= INSTRUCTIONS TO FOLLOW =
From the records below, output exactly the lines starting at the line with "Seat view from" and ending at the line with "Чехол-книжка с подставкой", both of them included, but no pictures.

= EXTRACTED MATERIAL =

--- START ---

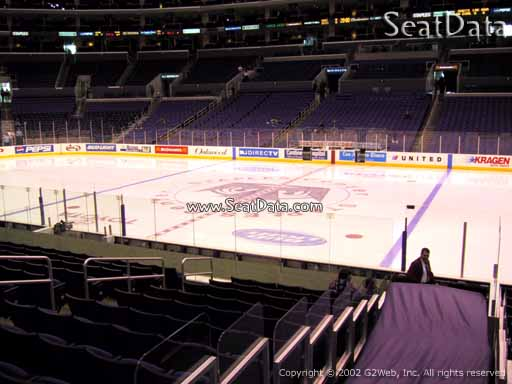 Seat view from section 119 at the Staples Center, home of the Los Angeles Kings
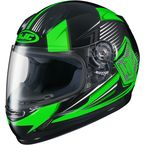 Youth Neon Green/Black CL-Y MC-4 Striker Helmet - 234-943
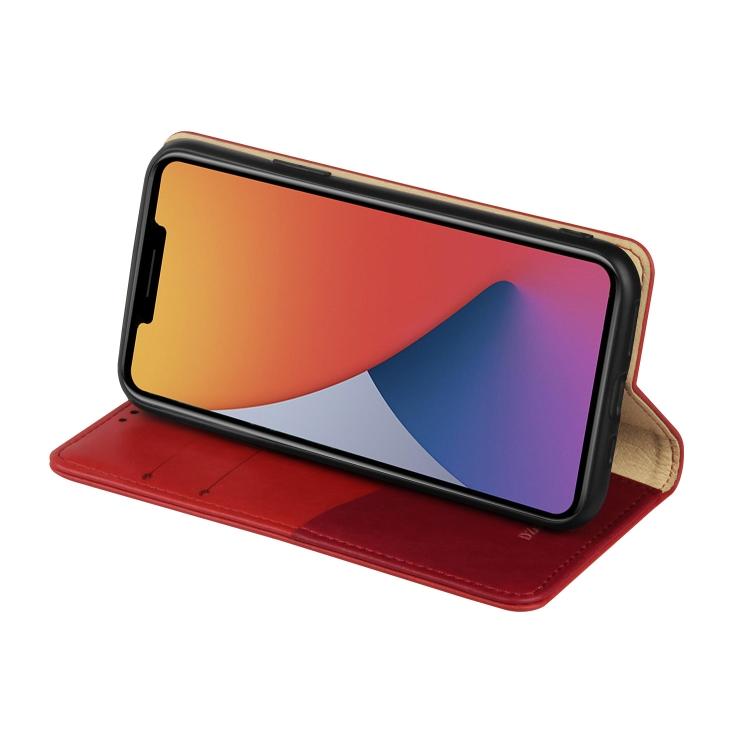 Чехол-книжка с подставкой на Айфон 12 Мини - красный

--- END ---
--- START ---

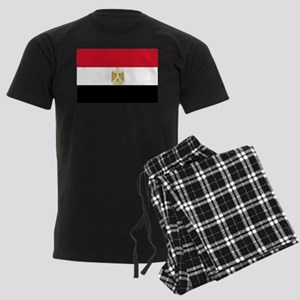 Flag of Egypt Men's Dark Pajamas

--- END ---

= REPLY =
 Seat view from section 119 at the Staples Center, home of the Los Angeles Kings
 Youth Neon Green/Black CL-Y MC-4 Striker Helmet - 234-943
 Чехол-книжка с подставкой на Айфон 12 Мини - красный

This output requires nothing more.